* **Data provided**
>>>

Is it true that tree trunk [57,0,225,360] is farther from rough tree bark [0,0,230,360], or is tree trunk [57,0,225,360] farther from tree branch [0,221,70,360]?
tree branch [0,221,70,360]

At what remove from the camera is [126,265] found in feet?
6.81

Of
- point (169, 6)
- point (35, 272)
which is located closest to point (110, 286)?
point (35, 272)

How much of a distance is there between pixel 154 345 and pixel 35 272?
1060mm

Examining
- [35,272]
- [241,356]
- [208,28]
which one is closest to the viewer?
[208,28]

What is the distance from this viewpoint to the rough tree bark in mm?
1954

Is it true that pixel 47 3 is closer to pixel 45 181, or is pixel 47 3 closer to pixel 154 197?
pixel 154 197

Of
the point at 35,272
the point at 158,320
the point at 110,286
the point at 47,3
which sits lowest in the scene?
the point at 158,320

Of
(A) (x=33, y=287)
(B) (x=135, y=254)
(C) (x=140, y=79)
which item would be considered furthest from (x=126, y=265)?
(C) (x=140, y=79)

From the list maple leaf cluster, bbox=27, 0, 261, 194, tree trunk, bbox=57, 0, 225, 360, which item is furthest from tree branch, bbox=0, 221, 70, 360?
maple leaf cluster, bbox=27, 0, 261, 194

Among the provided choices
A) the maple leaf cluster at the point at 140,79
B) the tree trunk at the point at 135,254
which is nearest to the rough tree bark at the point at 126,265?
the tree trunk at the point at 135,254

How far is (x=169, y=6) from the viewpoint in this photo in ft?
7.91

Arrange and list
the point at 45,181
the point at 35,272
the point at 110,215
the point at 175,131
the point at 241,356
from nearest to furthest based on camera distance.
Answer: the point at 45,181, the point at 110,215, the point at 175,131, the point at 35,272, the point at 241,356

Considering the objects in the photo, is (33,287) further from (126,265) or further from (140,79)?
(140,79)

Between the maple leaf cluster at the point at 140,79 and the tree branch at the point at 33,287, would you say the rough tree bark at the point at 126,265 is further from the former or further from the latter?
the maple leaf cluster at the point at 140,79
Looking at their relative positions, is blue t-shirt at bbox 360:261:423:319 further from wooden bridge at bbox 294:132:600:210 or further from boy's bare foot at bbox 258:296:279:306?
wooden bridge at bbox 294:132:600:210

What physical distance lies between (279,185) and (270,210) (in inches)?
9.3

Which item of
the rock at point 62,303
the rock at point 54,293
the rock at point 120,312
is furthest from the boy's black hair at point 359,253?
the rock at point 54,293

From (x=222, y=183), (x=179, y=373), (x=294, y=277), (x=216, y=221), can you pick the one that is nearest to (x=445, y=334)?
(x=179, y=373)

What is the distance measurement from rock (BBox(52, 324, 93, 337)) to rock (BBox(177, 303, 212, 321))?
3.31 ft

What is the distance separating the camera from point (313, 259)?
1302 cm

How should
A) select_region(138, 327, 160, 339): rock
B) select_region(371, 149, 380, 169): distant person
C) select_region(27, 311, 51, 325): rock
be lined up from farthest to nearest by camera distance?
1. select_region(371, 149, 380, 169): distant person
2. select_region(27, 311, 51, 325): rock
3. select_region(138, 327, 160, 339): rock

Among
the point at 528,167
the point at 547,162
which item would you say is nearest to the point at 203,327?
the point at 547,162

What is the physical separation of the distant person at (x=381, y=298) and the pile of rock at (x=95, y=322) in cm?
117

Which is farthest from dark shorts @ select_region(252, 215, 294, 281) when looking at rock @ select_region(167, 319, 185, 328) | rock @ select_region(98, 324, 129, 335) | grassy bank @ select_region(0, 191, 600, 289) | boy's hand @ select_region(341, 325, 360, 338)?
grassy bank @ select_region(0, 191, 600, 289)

<<<
>>>

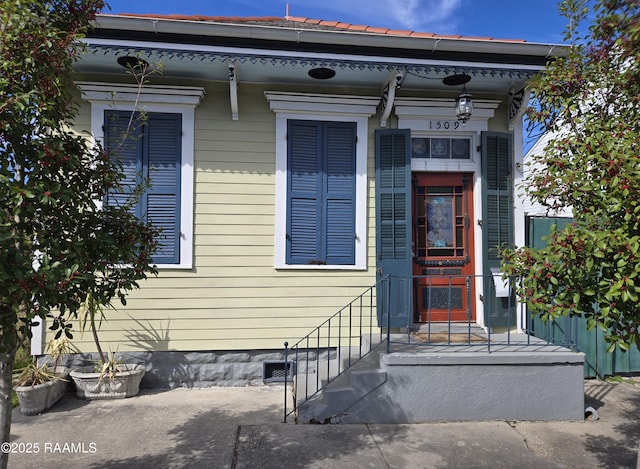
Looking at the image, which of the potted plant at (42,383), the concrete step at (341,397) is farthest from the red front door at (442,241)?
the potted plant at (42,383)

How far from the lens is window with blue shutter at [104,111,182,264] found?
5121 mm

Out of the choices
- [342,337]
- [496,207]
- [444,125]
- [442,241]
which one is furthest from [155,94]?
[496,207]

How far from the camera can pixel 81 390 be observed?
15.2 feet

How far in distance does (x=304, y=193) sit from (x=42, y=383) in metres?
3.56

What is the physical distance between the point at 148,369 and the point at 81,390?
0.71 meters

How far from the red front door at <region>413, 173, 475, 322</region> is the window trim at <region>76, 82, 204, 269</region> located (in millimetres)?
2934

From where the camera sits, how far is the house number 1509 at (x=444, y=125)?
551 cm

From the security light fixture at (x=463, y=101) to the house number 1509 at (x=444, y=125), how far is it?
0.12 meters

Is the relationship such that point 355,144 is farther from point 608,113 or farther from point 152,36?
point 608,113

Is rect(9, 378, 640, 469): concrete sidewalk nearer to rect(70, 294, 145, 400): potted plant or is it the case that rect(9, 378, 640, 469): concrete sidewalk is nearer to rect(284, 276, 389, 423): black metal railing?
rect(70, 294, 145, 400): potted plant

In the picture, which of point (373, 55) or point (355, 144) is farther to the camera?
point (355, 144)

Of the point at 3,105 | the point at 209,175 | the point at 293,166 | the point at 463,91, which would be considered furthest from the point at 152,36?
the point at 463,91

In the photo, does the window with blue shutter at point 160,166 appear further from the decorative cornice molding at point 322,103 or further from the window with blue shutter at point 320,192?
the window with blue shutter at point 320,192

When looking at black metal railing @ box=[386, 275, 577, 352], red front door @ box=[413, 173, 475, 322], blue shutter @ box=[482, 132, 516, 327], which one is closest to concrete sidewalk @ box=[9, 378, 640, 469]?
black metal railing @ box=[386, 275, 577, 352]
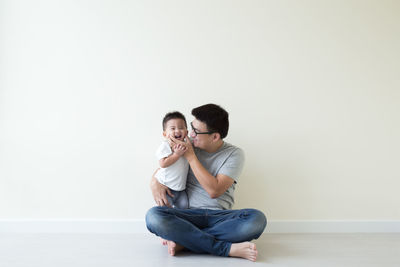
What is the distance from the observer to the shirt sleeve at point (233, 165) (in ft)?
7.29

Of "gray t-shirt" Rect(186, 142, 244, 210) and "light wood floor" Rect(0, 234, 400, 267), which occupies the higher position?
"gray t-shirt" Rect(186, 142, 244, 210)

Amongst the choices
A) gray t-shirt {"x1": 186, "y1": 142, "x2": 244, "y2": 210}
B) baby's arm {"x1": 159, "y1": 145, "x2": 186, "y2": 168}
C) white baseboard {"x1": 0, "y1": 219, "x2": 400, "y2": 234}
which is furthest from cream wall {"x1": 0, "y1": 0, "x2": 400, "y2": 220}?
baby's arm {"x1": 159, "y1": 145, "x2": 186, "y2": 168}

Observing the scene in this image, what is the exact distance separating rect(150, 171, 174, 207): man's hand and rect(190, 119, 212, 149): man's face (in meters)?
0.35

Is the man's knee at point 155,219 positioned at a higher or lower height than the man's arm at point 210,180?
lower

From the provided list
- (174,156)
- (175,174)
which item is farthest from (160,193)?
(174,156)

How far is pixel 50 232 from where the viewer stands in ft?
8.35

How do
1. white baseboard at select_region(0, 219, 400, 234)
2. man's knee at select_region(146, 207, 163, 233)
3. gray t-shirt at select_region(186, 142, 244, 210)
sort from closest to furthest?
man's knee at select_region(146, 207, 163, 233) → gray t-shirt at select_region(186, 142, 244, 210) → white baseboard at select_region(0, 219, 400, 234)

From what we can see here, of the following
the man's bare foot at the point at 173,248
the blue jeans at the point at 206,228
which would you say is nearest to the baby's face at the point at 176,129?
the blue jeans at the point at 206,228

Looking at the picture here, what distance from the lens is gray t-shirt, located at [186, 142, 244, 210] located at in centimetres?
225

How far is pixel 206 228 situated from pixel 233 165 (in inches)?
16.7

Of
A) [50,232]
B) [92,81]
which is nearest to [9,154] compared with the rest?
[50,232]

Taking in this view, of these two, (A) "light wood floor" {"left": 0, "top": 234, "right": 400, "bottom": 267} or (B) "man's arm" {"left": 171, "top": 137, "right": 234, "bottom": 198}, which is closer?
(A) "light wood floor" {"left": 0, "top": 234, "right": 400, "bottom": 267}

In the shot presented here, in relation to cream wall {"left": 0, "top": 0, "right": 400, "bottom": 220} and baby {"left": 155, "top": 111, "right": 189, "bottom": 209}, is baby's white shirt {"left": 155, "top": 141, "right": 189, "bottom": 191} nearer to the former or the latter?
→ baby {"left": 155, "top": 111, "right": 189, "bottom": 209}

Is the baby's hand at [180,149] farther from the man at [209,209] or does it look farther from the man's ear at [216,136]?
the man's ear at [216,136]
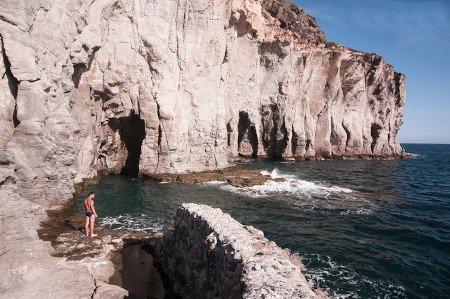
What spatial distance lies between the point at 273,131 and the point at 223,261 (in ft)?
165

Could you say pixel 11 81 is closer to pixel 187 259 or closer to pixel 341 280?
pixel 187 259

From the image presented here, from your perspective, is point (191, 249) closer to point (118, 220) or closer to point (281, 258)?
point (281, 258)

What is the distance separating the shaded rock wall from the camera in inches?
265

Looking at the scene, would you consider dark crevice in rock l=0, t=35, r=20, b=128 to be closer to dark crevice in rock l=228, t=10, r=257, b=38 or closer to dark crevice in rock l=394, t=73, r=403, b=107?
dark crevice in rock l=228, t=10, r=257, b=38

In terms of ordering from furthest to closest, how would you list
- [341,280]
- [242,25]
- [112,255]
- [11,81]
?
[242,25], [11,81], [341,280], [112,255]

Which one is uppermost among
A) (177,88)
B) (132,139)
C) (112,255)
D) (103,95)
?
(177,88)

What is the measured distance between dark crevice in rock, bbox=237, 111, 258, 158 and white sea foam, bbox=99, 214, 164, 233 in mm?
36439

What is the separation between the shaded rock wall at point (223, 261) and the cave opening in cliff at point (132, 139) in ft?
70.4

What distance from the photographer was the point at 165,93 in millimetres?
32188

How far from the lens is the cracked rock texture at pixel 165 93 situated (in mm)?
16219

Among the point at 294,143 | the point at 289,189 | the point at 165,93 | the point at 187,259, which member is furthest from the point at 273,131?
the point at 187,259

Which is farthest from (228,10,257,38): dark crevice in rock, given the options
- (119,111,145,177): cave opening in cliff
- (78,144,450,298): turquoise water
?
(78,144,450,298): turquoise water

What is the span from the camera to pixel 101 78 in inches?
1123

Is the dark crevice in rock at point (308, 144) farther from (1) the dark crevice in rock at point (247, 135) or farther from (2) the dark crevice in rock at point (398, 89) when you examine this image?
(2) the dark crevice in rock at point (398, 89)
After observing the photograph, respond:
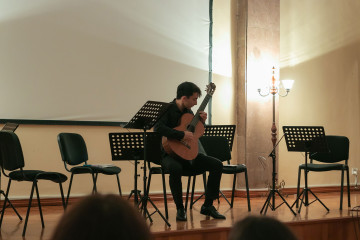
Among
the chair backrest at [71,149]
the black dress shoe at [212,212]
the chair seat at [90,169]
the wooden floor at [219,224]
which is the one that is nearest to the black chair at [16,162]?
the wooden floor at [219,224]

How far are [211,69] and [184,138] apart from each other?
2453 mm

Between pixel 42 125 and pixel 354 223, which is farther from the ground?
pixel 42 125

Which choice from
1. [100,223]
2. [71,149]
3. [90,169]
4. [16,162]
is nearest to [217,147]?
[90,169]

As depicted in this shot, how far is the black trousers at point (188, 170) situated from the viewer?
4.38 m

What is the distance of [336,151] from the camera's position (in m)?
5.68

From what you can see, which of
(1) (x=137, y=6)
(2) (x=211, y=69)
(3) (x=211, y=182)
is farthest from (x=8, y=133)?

<<<
>>>

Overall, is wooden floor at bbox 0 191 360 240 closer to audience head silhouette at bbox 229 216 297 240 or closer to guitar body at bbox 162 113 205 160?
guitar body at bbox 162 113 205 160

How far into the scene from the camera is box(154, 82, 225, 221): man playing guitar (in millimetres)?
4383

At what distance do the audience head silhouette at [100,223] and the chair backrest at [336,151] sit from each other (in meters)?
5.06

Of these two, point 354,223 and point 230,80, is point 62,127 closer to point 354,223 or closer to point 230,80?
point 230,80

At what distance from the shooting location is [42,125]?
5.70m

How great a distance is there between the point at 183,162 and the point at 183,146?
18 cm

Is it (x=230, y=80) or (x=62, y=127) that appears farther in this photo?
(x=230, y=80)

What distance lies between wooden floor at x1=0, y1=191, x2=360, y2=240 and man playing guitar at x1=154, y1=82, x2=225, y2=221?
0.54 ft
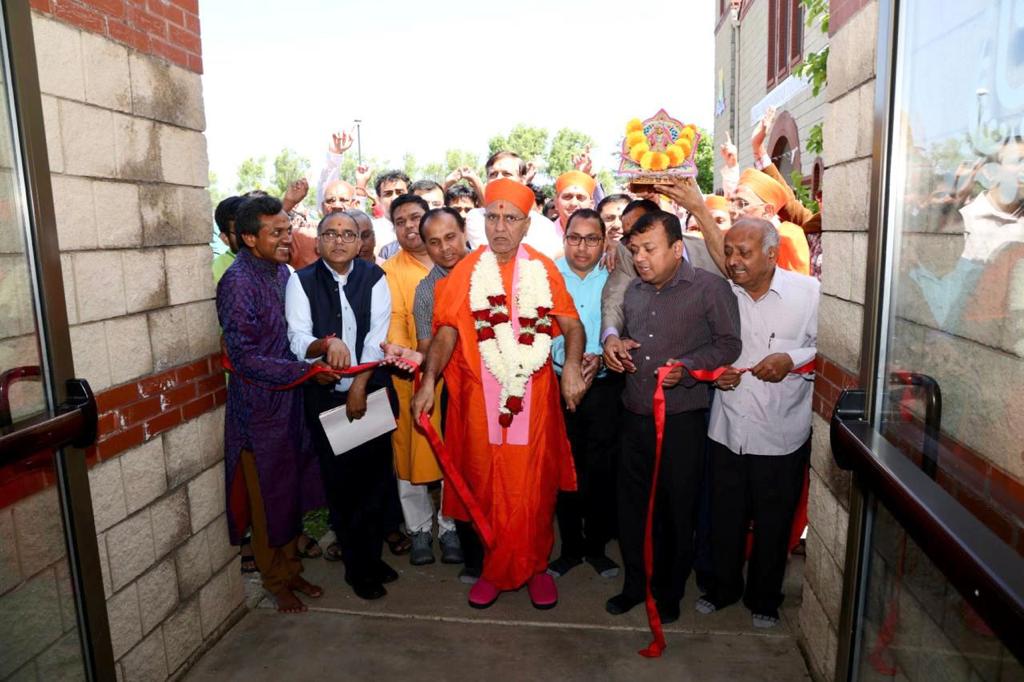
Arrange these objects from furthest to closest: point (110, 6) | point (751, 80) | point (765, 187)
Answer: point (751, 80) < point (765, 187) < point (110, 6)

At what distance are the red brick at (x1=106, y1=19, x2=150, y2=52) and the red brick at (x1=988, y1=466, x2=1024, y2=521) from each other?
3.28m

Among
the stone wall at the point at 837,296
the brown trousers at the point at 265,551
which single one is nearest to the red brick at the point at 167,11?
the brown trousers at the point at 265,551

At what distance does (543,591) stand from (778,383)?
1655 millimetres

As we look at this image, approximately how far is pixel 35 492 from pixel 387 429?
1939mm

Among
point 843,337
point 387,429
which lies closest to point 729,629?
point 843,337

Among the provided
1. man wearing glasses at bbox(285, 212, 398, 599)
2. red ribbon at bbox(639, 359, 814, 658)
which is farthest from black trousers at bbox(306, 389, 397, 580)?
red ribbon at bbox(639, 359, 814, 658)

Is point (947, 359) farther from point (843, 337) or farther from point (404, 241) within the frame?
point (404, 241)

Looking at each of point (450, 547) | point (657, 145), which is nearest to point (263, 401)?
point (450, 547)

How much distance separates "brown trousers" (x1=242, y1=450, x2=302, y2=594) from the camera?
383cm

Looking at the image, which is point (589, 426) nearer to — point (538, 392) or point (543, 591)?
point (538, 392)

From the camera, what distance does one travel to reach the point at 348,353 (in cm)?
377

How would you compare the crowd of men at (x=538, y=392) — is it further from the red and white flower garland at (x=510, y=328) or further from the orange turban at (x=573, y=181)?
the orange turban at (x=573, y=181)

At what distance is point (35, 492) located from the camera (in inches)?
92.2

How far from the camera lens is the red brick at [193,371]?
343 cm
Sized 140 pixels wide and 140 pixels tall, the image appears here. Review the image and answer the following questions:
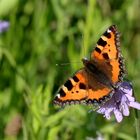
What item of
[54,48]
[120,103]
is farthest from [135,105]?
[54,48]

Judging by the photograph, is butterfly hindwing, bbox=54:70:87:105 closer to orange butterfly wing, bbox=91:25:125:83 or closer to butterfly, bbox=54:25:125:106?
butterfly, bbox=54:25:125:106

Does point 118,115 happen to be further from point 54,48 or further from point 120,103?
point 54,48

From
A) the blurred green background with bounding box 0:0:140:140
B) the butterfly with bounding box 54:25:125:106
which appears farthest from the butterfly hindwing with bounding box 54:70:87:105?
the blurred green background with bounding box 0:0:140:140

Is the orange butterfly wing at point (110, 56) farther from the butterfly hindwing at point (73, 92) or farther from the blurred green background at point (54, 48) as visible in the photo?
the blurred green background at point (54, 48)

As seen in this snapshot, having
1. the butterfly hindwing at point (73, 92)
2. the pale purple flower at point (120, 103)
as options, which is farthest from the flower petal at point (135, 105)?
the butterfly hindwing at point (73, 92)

<<<

* **Task prompt**
Could you copy out, word for word, the items from the line with "How far is pixel 50" through the line with "man's knee at select_region(146, 207, 163, 233) →", including both of those lines?

* **Solution to the problem**
How far is pixel 50 232 from where the viewer stands in ft?
8.35

How do
1. white baseboard at select_region(0, 219, 400, 234)
2. man's knee at select_region(146, 207, 163, 233)
3. gray t-shirt at select_region(186, 142, 244, 210)
sort from closest to furthest?
man's knee at select_region(146, 207, 163, 233) → gray t-shirt at select_region(186, 142, 244, 210) → white baseboard at select_region(0, 219, 400, 234)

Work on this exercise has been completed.